Der Musikbereich und die Musikindustrie im Besonderen sind wie keine andere Branche von den Veränderungen betroffen, sie stehen geradezu pars pro toto für die Entwicklung der Kulturwirtschaft. Musik, insbesondere populäre Musik, ist hoch begehrt. Auch vor der Digitalisierung wurde Musik kopiert. Doch zumeist waren diese Kopien qualitativ deutlich schlechter als das Original und vor allem war es mühselig, die Kopien anzufertigen. Erst die Digitalisierung ermöglichte in Windeseile Kopien zu erstellen, die sich vom Original nicht unterscheiden und mit einem Klick weitergeleitet werden können. Raubkopien sind zu einem Synonym für das Problem geworden, das Urheberrecht durchzusetzen.

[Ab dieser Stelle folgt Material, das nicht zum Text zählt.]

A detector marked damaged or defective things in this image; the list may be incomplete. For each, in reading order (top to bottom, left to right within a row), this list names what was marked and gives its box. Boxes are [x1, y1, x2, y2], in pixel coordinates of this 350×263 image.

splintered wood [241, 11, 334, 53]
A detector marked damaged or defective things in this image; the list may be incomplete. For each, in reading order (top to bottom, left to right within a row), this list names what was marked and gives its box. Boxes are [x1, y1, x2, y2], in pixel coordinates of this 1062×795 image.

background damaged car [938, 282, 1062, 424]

Der wirtschaftliche Erfolg der Kulturwirtschaft, der unerlässlich ist, um in Künstler zu investieren, neue Musikstile zu entdecken, zu entwickeln und zu verbreiten, lässt mit Blick auf die Digitalisierung derzeit auf sich warten. Die Kulturwirtschaft befindet sich in einem massiven Umbruch. Sie muss durchsetzen, dass künstlerische Werke im Internet nur gegen Geld angeboten werden, sie muss neue Geschäftsmodelle entwickeln und sie muss zum symbiotischen Verhältnis mit den Urhebern stehen, also eine angemessene Vergütung zahlen.

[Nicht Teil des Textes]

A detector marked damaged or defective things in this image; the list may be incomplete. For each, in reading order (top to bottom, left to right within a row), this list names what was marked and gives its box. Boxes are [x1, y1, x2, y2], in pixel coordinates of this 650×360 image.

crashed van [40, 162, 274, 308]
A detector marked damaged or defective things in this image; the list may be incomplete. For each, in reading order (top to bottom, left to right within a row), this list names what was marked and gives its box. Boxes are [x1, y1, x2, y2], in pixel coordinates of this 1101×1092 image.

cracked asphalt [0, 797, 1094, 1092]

Und die Künstler? Einerseits: Der Flaschenhals vergrößert sich. Das Internet bietet auch denjenigen Künstlern Verbreitungschancen, die nicht mit einem professionellen Verwerter zusammenarbeiten. Andererseits können Künstler ihre Arbeit im Netz nicht kostenfrei anbieten, auch ihr Kühlschrank will gefüllt werden. Das Internet bietet hierfür bislang noch keine ausreichenden Möglichkeiten der Selbstvermarktung, und für einige stellt sich grundsätzlich die Frage, ob dies überhaupt der richtige Weg ist. Denn eigentlich wollen Künstler Kunst machen und sich nicht in erster Linie damit beschäftigen, ihre Werke selbst zu vermarkten. Arbeitszeit und Kraft, die in die Selbstvermarktung investiert wird, fehlt für die eigentliche, die künstlerische Arbeit. Musiker, die in erster Linie damit beschäftigt sind, Centbeträge für die Nutzung ihrer Werke einzusammeln, haben weniger Energie, um neue Musik zu erdenken, zu spielen und so weiter. Gerade weil das so ist, hat sich eine arbeitsteilige Kulturwirtschaft entwickelt, in der am Produkt Musik viele beteiligt sind.

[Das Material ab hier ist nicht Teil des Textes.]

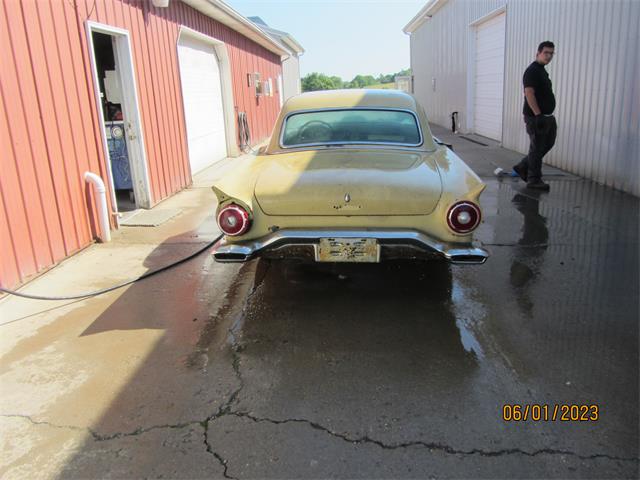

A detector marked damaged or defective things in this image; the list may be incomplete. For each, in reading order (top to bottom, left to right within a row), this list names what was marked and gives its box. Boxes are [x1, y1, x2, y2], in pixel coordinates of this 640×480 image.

cracked asphalt [0, 125, 636, 478]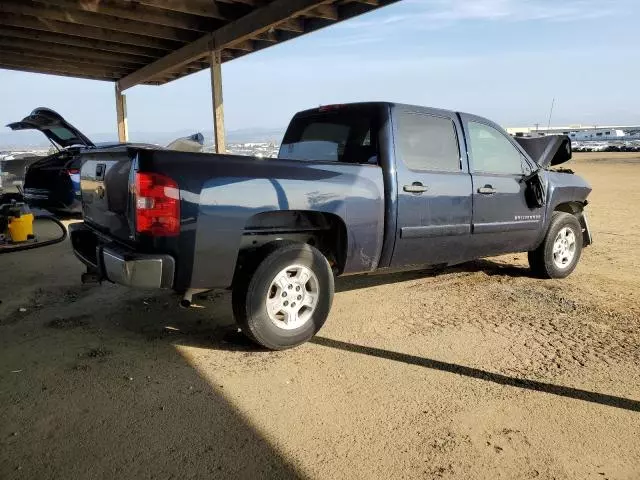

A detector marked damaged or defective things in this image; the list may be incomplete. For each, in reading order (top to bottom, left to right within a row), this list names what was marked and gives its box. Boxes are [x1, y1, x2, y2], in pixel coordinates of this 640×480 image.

damaged hood [6, 107, 94, 148]
damaged hood [512, 135, 572, 169]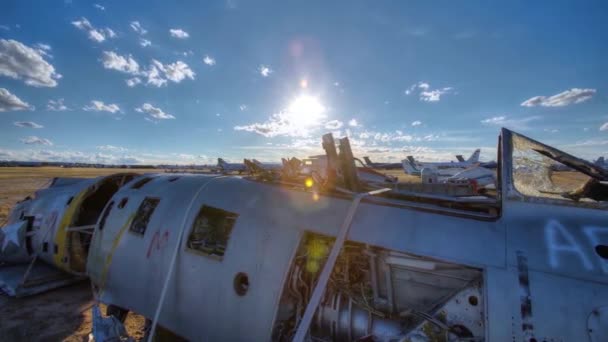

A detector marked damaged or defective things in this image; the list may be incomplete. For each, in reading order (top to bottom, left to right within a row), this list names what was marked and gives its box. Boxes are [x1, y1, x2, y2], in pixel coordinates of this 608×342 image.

broken window frame [186, 203, 239, 262]
wrecked aircraft fuselage [1, 129, 608, 342]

Was hat das alles nun mit dem Urheberrecht zu tun? Eigentlich fast nichts. Es geht vielmehr um wirtschaftliche Fragen, um die Etablierung neuer Märkte, um Verteilungskämpfe. Das Urheberrecht ist letztlich das Recht, in dem wie in einem Brennglas die wirtschaftlichen und gesellschaftlichen Konflikte gebündelt werden. Eine der entscheidenden Zukunftsfragen ist, wer am Internet verdienen können soll: die Googles, Apples und anderen internationalen Konzerne? Oder geht es nicht vielmehr darum, ein Rechtssystem zu schaffen, das es auch anderen Unternehmen und den Künstlern selbst ermöglicht, im Netz Geld zu verdienen? Der Streit um das Urheberrecht kann nicht in erster Linie rechtlich gewonnen werden. Es geht zu allererst darum, die gesellschaftliche und die wirtschaftliche Dimension des Verteilungskampfs Internet in den Brennpunkt zu rücken.